• Written instruction:
Reproduce word for word the part of the records that opens with the line containing "Across all of" and closes with the final line of the records, both ends included.

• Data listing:
§
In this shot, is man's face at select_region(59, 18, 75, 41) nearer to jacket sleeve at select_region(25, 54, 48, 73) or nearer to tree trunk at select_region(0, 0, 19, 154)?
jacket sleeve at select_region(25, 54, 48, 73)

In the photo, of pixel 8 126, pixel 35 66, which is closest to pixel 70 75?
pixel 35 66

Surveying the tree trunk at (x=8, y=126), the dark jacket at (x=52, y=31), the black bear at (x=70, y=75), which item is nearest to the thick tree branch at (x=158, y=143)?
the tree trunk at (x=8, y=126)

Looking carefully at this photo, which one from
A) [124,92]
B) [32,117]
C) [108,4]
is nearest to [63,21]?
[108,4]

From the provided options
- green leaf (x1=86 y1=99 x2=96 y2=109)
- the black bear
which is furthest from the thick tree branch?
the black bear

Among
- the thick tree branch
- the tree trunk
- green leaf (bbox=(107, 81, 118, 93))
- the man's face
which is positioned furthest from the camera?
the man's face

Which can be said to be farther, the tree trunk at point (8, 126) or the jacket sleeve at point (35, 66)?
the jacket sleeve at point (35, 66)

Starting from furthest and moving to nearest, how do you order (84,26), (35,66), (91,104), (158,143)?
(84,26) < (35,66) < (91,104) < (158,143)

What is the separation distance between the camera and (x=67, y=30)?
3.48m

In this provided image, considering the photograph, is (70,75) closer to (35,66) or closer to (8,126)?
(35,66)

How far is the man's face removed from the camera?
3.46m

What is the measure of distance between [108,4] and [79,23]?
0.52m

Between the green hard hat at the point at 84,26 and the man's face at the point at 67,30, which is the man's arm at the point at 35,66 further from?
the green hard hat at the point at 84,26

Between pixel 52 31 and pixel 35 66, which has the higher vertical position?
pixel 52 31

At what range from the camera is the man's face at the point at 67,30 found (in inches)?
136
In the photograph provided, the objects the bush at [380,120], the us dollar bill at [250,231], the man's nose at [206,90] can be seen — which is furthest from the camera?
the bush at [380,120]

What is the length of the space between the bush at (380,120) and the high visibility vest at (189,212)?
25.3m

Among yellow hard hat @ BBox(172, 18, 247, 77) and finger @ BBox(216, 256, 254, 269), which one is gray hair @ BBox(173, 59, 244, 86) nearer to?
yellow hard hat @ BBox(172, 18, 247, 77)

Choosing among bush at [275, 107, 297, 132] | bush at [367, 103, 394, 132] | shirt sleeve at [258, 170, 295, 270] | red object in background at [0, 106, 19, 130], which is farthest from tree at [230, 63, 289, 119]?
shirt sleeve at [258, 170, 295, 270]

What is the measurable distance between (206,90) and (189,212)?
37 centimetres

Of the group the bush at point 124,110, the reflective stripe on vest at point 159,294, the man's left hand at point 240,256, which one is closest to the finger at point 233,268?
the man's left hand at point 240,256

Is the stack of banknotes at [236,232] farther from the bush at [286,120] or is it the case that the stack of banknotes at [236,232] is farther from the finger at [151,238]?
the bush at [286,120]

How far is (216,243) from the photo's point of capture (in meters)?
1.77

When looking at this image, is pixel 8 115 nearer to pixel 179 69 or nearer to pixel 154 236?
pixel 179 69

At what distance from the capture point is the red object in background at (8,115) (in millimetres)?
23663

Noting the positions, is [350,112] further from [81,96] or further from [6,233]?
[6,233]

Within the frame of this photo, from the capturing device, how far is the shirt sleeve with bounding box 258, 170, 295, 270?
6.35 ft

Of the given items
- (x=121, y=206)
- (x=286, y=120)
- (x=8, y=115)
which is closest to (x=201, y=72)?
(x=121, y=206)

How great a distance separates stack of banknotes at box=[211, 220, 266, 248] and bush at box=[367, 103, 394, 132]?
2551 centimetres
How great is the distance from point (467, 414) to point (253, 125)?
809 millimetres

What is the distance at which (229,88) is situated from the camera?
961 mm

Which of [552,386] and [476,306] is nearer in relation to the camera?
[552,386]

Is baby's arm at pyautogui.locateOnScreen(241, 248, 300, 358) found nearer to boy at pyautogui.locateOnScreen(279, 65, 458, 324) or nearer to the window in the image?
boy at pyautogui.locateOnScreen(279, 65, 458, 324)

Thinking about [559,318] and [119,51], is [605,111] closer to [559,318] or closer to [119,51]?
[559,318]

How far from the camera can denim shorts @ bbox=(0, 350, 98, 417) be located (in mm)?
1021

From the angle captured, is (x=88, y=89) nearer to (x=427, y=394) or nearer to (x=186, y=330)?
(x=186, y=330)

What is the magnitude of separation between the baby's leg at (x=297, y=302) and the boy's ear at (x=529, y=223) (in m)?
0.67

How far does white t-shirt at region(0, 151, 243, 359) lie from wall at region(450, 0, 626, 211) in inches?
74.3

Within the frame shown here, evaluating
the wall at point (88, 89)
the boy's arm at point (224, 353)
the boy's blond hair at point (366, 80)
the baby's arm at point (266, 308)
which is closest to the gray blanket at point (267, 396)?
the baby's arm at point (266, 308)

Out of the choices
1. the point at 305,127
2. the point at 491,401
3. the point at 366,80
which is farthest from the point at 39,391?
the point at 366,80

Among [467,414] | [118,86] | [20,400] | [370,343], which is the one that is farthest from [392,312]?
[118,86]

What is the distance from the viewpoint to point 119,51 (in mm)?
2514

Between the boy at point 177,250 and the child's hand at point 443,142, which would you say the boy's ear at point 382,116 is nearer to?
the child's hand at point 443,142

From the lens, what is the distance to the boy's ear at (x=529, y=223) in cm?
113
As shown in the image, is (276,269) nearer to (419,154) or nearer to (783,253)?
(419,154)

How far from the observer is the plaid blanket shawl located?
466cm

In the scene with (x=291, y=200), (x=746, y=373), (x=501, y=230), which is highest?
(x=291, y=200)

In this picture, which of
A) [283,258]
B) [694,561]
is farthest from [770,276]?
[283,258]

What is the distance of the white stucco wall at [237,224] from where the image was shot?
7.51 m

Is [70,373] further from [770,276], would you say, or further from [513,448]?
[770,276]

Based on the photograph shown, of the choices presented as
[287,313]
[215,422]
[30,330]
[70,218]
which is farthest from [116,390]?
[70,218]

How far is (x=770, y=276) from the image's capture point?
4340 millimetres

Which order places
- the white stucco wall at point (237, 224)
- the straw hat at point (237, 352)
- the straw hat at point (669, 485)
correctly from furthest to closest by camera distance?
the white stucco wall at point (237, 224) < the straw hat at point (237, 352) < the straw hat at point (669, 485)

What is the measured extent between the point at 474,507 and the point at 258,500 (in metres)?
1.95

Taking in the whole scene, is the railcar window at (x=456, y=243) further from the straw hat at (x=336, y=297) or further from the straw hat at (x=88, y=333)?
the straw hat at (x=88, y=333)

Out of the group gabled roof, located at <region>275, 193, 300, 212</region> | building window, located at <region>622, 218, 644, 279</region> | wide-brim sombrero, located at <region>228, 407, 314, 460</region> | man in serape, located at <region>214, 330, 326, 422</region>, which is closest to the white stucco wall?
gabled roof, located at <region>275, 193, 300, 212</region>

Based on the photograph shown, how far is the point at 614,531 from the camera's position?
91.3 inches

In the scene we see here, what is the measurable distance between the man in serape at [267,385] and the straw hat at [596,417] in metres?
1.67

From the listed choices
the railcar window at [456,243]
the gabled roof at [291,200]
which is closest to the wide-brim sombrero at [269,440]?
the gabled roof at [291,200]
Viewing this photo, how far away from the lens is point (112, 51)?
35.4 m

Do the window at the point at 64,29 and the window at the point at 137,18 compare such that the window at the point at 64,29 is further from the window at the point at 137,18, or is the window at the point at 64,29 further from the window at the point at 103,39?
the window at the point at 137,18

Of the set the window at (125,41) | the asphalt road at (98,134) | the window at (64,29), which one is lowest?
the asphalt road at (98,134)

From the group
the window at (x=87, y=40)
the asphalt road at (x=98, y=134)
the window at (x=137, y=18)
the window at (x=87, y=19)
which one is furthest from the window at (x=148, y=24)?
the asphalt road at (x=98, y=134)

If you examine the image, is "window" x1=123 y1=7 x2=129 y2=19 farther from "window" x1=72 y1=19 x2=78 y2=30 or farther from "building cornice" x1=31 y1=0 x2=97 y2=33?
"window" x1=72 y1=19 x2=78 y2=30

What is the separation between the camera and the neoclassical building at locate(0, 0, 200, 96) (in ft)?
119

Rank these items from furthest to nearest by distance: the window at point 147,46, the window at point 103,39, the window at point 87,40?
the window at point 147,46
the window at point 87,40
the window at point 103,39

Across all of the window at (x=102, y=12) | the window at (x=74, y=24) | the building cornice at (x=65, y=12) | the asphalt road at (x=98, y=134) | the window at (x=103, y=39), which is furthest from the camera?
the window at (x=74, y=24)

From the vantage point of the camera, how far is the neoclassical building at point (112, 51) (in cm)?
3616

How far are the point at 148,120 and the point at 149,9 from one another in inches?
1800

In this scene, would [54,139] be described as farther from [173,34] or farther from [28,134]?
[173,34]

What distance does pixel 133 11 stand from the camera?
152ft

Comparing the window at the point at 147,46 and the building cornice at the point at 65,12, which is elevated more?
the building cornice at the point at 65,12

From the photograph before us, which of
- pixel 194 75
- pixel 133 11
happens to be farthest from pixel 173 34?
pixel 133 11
§
• Expected output:
Across all of the window at (x=102, y=12) | the window at (x=74, y=24) | the building cornice at (x=65, y=12) | the asphalt road at (x=98, y=134) | the window at (x=103, y=39), which is furthest from the camera?
the window at (x=74, y=24)

From the vantage point of the camera, how far is the neoclassical building at point (112, 51) (in cm)?
3616

How far are the point at 148,120 and the point at 149,9 from one another in inches?
1800

In this scene, would [54,139] be described as farther from [173,34] or farther from [28,134]?
[173,34]

What distance does pixel 133 11 stand from the camera?
152ft

Comparing the window at the point at 147,46 and the building cornice at the point at 65,12, which is elevated more?
the building cornice at the point at 65,12

From the photograph before us, which of
- pixel 194 75
- pixel 133 11
happens to be farthest from pixel 173 34?
pixel 133 11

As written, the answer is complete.